Task statement
Rewrite the lines of text in this material as a JSON list of strings, one string per line and no blank lines. Include only the text and leave out the pictures.

--- Data provided Enclosed Below ---

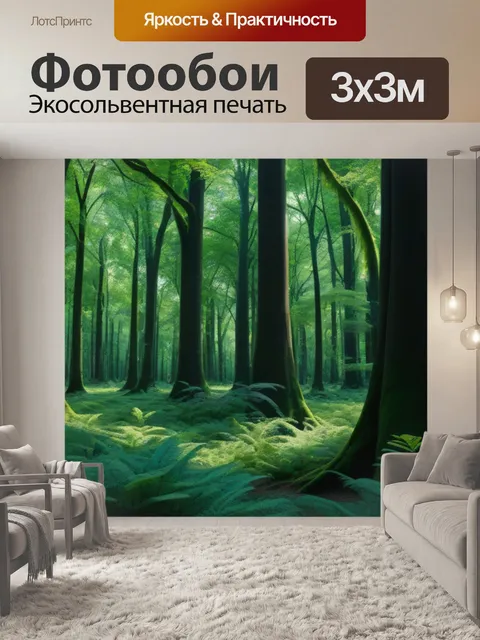 Фотообои древний лес с могучими деревьями и их листвой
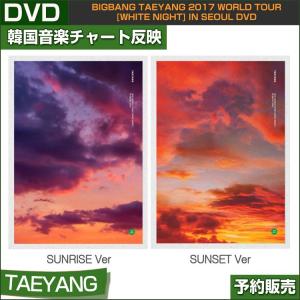 2種セット Bigbang Taeyang 17 World Tour White Night In Seoul Dvd 韓国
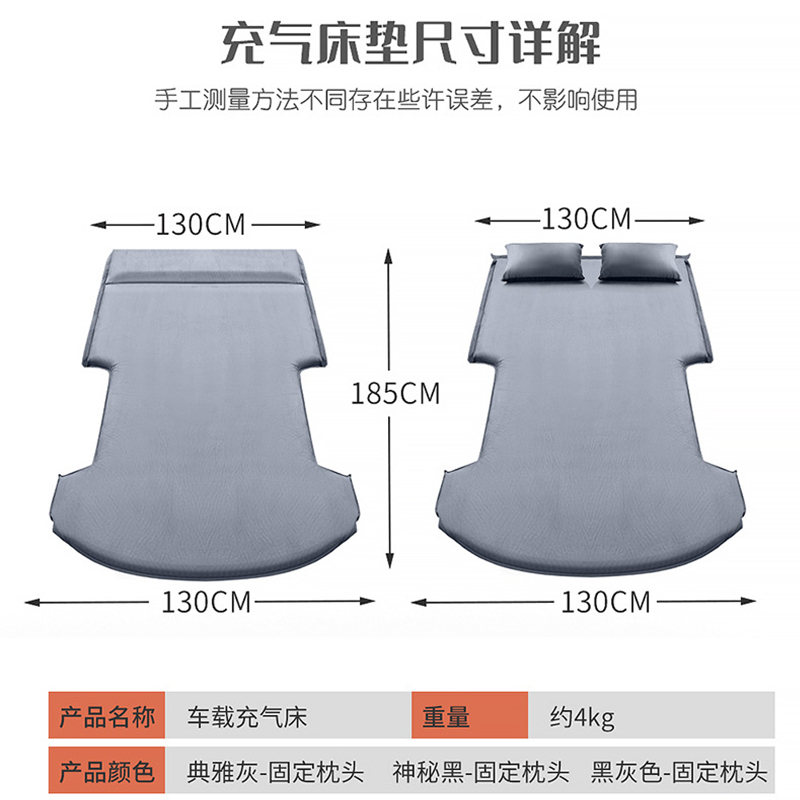 比亚迪宋Pro/Plus dmi专用床垫自动充气后备箱睡垫SUV车载旅行床2-图2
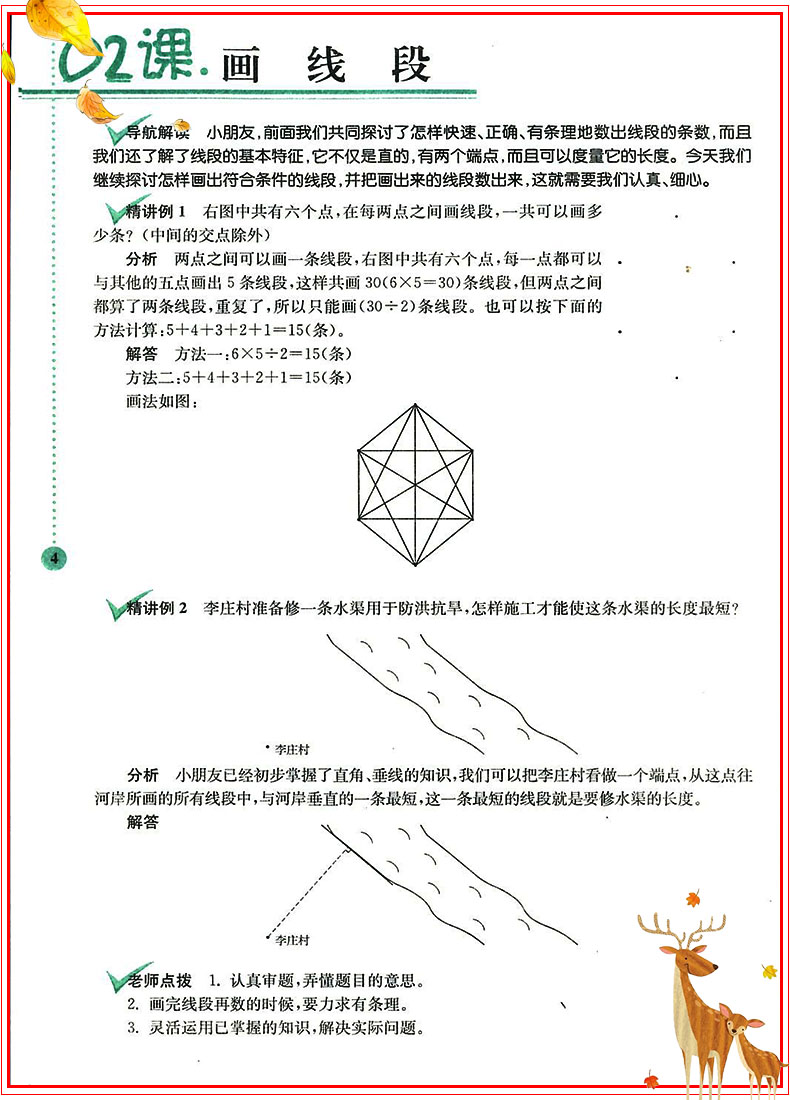 正版小学数学拓展学案60课一二三四五六年级全套6册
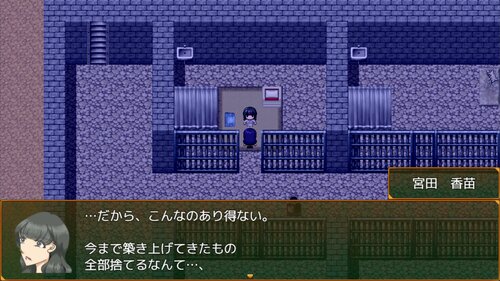 蛇神村【ブラウザ版】 Game Screen Shot5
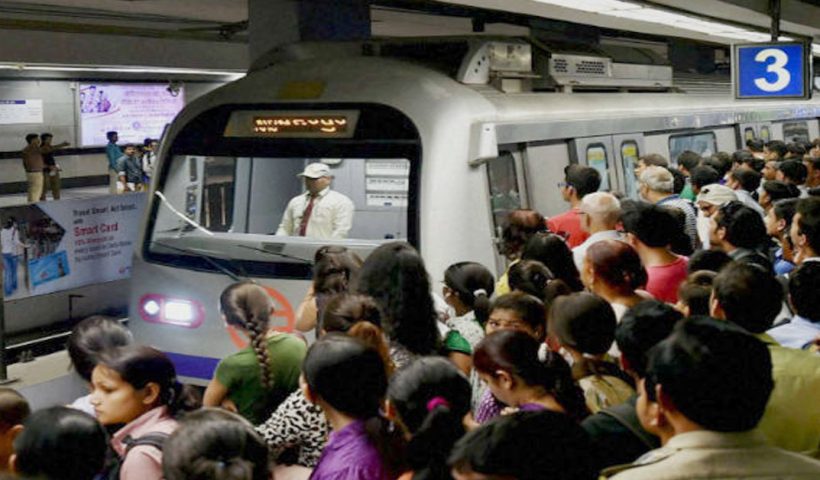 Metro Rail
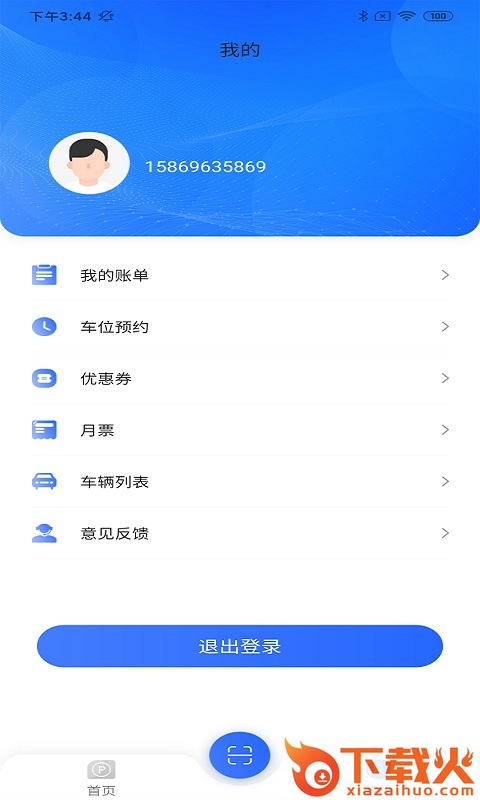 畅想停车app截图2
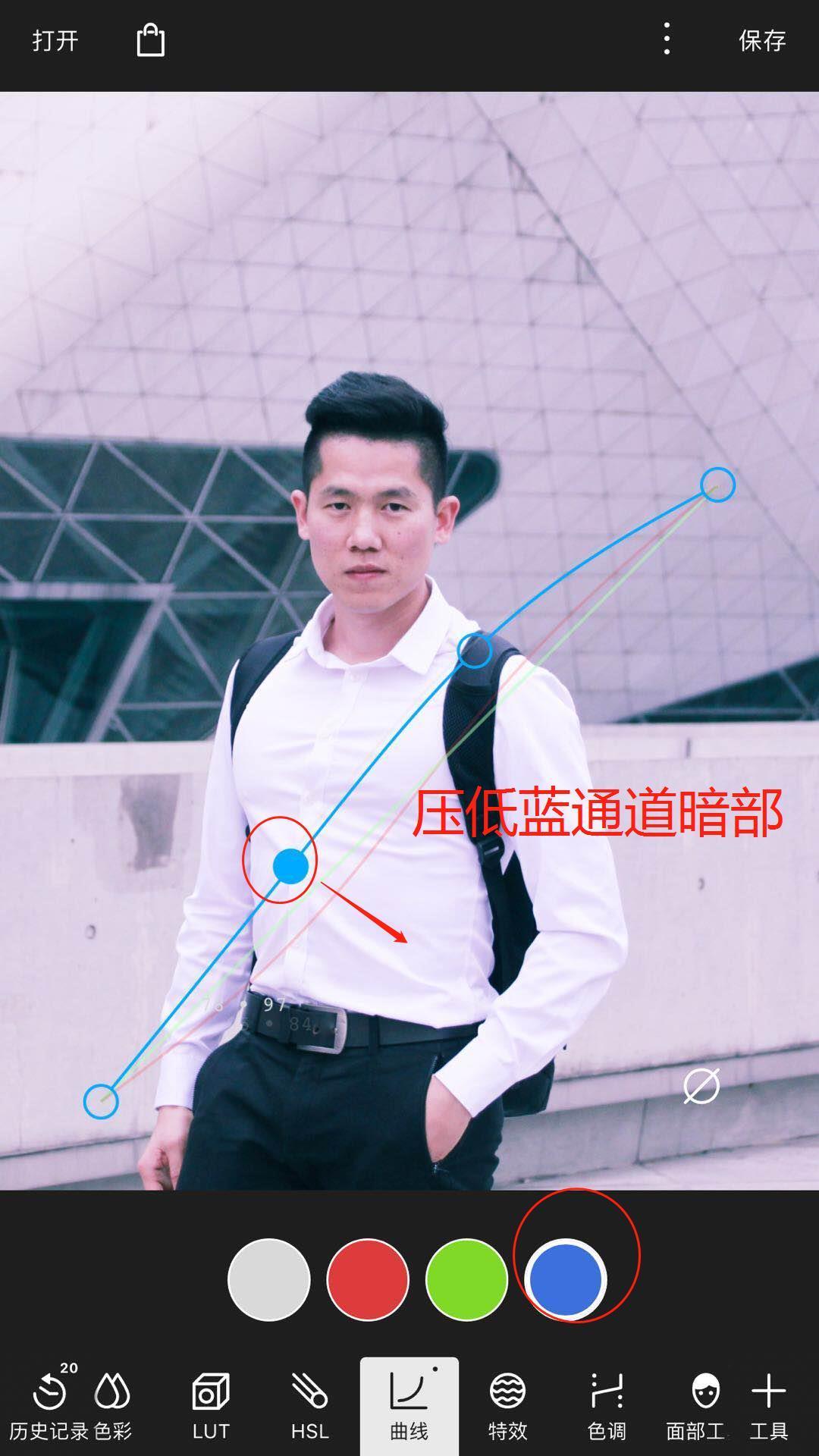 如何用手机拍照修图调色,手机修图教程调色原理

--- End of Enclosed Data provided ---

Answer to this exercise
[
  " Фотообои древний лес с могучими деревьями и их листвой",
  " 2種セット Bigbang Taeyang 17 World Tour White Night In Seoul Dvd 韓国",
  " 比亚迪宋Pro/Plus dmi专用床垫自动充气后备箱睡垫SUV车载旅行床2-图2",
  " 正版小学数学拓展学案60课一二三四五六年级全套6册",
  " 蛇神村【ブラウザ版】 Game Screen Shot5",
  " Metro Rail",
  " 畅想停车app截图2",
  " 如何用手机拍照修图调色,手机修图教程调色原理"
]